──────── TEXTE FOURNI ────────

La réforme territoriale, repoussée par le
Sénat, dont les contours ne seront connus qu’après le vote d’une Commission
mixte paritaire, est annoncée comme l’une des mesures phares du gouvernement.
Le découpage de la France en super-régions, fait sur un coin de table, sous la
lampe avec le téléphone pour écouter les désidératas politiques des uns et des
autres, s’appuient sur deux idées de justification. La première qui peut
apparaitre logique serait la recherche d’une baisse du coût des dépenses
locales. La seconde, qui me semble la plus plausible car les économies (encore
faudrait-il démontrer qu’elles existent) ne sont pas pour demain et la fin du quinquennat
n’y suffira pas, la seconde dis-je c’est la poussée européenne sur la régionalisation.
Une Commission spéciale existe à cet effet. Lorsque les fédéralistes de l’Union
veulent arriver à leurs fins, il faut diviser l’Europe en une centaine de
régions devenues assez puissantes pour supprimer les États.
Après tout Hollande est de moins en moins
sûr de pouvoir refaire un mandat et il ne serait pas déplaisant que son
successeur voit ses pouvoirs encore diminués, pendant qu’à la tête d’une
super-région il voit augmenter les siens. Muni d’une expérience d’État et de
département, il est tout désigné pour la fonction. On peut ajouter l’intérêt politique
qu’il y a à lancer un sujet de polémique profonde dans le pays et à détourner l’attention
de la situation économique et budgétaire qui empire de jour en jour.
Si
ce n’était pas le cas on ne comprendrait pas qu’un tel remue-ménage n’ait pas
donné lieu à plus de remue-méninges. Une telle réforme ne s’improvise pas et là
encore un référendum serait nécessaire. N’oublions pas que le Général De Gaulle
n’a pas eu l’accord des français pour une avancée dans la régionalisation !
Désormais plus aucun sujet ne mérite que la question soit posée aux français.
Les questions sont toujours mal posées, trop complexes pour des esprits
frustres. Les français ont souvent la mauvaise idée de voter NON et entraînent
de graves conséquences pour le pays. Il est dangereux de poser la question aux
français.
Sur
ce constat qui laisse à l’élite, formée à l’ENA, le soin de penser pour tout le
monde dans une démocratie des sages, il faut donc se résoudre à adopter l’attitude
du bon sens du contribuable qui veut savoir si les dépenses de l’Etat vont
diminuer (ce qui ne veut pas dire ses impôts néanmoins) et si le service des
administrations locales va s’en trouver amélioré. Regardons donc de plus près
le secteur dépenses des collectivités territoriales. Au départ il s’agissait d’un
simple transfert de compétences financé euro versé pour euro dépensé. A l’arrivée
que constate-t-on ?
En
2013, alors que l’État parvenait à contenir ses dépenses, celles des collectivités
augmentaient de 3 ,2%, presque comme celles de 2011 et 2012, alors que l’inflation
était de 2% ces trois années. Pour le contribuable les impôts locaux ont
augmenté de 4,6% ! Malgré ces deux augmentations, l’équilibre des budgets des
collectivités locales (Régions, départements, communautés de communes, communes) n’était pas
réalisé et l’endettement a atteint 137Mds€ fin 2013. Plus grave est que le nombre
de fonctionnaires publics a augmenté de 250.000 de 2006 à 2012 non compté les
décentralisations de l’Etat. C’est le rapport annuel de l’Observatoire des
finances locales qui l’affirme.

────────

# CONSIGNE ÉCRITE 1
Reproduisez le passage du texte sur la réforme territoriale situé entre « Les questions sont » et « que constate-t-on ? », ces deux segments inclus.

──────── ENTRÉES EXTRAITES ────────

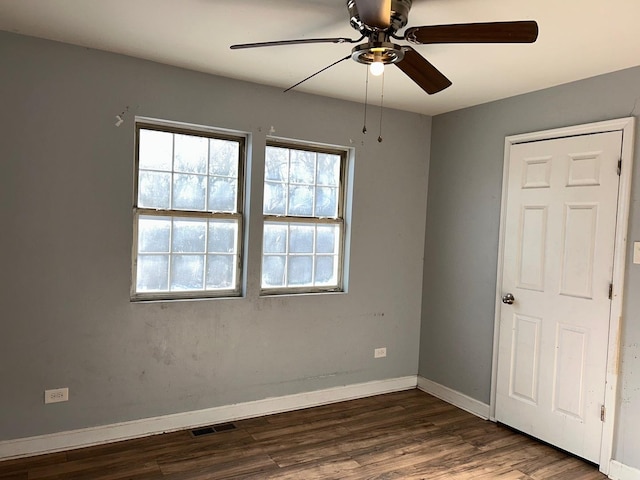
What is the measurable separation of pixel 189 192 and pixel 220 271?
0.63m

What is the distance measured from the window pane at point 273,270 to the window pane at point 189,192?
2.21ft

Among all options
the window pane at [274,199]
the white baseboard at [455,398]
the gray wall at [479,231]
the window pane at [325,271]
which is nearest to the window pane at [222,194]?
the window pane at [274,199]

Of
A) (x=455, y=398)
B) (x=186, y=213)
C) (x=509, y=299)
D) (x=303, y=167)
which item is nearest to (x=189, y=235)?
(x=186, y=213)

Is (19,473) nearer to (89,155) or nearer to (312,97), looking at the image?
(89,155)

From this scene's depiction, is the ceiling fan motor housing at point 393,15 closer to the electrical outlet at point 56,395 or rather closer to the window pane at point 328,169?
the window pane at point 328,169

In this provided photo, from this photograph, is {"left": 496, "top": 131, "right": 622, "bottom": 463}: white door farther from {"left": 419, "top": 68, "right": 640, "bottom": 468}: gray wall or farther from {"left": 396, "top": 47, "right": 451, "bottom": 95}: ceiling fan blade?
{"left": 396, "top": 47, "right": 451, "bottom": 95}: ceiling fan blade

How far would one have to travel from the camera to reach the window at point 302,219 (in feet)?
11.9

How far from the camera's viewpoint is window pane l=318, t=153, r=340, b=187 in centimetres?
387

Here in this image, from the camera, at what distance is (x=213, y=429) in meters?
3.27

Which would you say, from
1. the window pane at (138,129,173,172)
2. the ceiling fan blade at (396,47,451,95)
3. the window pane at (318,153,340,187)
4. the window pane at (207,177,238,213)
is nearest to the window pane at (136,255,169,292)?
the window pane at (207,177,238,213)

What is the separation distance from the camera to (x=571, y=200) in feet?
10.2

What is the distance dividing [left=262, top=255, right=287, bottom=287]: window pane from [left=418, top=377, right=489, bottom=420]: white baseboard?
1725 millimetres

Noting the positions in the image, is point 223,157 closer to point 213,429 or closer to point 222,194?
point 222,194

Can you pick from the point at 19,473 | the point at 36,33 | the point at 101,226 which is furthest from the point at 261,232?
the point at 19,473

────────

# CONSIGNE ÉCRITE 2
Énumérez chaque ligne des entrées où figure le mot « closer ».

# RÉPONSE COMPLÈTE 1
Les questions sont toujours mal posées, trop complexes pour des esprits
frustres. Les français ont souvent la mauvaise idée de voter NON et entraînent
de graves conséquences pour le pays. Il est dangereux de poser la question aux
français.
Sur
ce constat qui laisse à l’élite, formée à l’ENA, le soin de penser pour tout le
monde dans une démocratie des sages, il faut donc se résoudre à adopter l’attitude
du bon sens du contribuable qui veut savoir si les dépenses de l’Etat vont
diminuer (ce qui ne veut pas dire ses impôts néanmoins) et si le service des
administrations locales va s’en trouver amélioré. Regardons donc de plus près
le secteur dépenses des collectivités territoriales. Au départ il s’agissait d’un
simple transfert de compétences financé euro versé pour euro dépensé. A l’arrivée
que constate-t-on ?

# RÉPONSE COMPLÈTE 2
From this scene's depiction, is the ceiling fan motor housing at point 393,15 closer to the electrical outlet at point 56,395 or rather closer to the window pane at point 328,169?
Noting the positions in the image, is point 223,157 closer to point 213,429 or closer to point 222,194?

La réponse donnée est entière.